▸ Required action: How would you render this sentence from the article abstract in Spanish: "This article reviews findings from the adolescent neurodevelopment and substance use prevention literatures."

▸ Exercise text:
--

Adolescent Neurological Development and its Implications for Adolescent Substance Use Prevention

Barbara Lopez; Seth J. Schwartz; Guillermo Prado; Ana E. Campo; Hilda Pantin

Disclosures

J Prim Prev. 2008;29(1):5-35. 

In This Article

Abstract & Introduction

Recent technological advancements have facilitated the study of adolescent neurological development and its implications for adolescent decision-making and behavior. This article reviews findings from the adolescent neurodevelopment and substance use prevention literatures. It also discusses how findings from these two distinct areas of adolescent development can complement each other and be used to build more developmentally appropriate interventions for preventing adolescent substance use. Specifically, a combination of child-centered and family-based strategies is advocated based on extant neurological and prevention literature. Editors' strategic implications: Researchers are encouraged to take up the authors' challenge and study the links between adolescent neurological development/decision making ability and the long term efficacy of comprehensive interventions for preventing adolescent substance use.

--

[Stored data entries]
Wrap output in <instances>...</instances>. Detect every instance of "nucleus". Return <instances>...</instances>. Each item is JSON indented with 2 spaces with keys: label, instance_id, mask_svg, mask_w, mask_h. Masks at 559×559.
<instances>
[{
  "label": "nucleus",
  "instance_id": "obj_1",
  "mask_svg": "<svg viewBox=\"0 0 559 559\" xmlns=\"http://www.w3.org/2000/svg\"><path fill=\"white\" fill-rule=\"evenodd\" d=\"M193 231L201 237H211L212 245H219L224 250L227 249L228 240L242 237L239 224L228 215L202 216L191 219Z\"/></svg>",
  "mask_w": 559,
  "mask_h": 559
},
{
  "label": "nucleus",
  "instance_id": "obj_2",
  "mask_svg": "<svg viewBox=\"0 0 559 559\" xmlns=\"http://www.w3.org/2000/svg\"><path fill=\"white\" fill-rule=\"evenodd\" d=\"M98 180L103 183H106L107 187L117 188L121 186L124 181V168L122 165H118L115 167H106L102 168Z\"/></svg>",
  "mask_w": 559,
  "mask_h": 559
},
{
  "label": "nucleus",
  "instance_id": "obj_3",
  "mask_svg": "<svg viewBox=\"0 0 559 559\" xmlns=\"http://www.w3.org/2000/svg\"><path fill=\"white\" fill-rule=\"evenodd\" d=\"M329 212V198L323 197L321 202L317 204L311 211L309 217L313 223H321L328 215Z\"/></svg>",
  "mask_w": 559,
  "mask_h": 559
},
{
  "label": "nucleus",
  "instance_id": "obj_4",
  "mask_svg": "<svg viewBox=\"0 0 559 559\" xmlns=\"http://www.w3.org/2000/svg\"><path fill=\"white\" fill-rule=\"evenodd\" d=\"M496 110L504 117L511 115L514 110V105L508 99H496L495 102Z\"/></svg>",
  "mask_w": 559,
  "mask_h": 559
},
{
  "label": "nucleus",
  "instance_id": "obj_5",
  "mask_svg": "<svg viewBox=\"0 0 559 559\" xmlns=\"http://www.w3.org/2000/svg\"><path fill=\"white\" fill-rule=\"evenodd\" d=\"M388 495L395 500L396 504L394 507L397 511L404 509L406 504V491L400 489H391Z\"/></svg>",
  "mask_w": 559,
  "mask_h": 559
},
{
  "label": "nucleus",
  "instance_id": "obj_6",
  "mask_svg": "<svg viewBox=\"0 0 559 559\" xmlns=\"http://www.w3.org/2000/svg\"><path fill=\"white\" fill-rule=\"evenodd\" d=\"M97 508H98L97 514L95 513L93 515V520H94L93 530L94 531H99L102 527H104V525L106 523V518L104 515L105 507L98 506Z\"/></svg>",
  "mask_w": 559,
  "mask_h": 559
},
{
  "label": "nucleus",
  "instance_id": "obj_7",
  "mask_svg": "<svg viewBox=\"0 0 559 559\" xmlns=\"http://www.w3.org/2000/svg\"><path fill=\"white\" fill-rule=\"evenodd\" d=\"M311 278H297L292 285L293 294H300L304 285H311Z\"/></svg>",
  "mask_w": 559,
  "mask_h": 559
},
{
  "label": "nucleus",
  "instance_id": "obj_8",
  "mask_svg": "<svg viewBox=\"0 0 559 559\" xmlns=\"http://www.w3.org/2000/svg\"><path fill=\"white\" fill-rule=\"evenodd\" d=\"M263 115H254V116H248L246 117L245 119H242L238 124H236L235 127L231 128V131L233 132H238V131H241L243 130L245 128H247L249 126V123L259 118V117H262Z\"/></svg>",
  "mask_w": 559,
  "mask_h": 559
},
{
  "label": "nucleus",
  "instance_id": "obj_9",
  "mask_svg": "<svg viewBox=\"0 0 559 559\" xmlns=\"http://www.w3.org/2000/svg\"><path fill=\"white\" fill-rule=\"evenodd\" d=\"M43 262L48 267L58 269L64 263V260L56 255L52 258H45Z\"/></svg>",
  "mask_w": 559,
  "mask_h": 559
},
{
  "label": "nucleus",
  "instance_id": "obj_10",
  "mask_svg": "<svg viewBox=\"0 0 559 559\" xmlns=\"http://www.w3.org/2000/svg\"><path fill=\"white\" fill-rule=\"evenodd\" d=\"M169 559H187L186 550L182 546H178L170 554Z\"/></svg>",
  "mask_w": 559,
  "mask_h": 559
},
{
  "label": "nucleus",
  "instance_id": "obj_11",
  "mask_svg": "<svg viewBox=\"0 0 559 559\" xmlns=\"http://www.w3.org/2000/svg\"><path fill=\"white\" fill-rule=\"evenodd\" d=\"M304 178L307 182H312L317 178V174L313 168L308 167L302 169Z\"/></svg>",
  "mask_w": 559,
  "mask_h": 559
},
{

--

▸ Solution below: Este artículo revisa los hallazgos de las bibliografías sobre el neurodesarrollo adolescente y sobre la prevención del consumo de sustancias.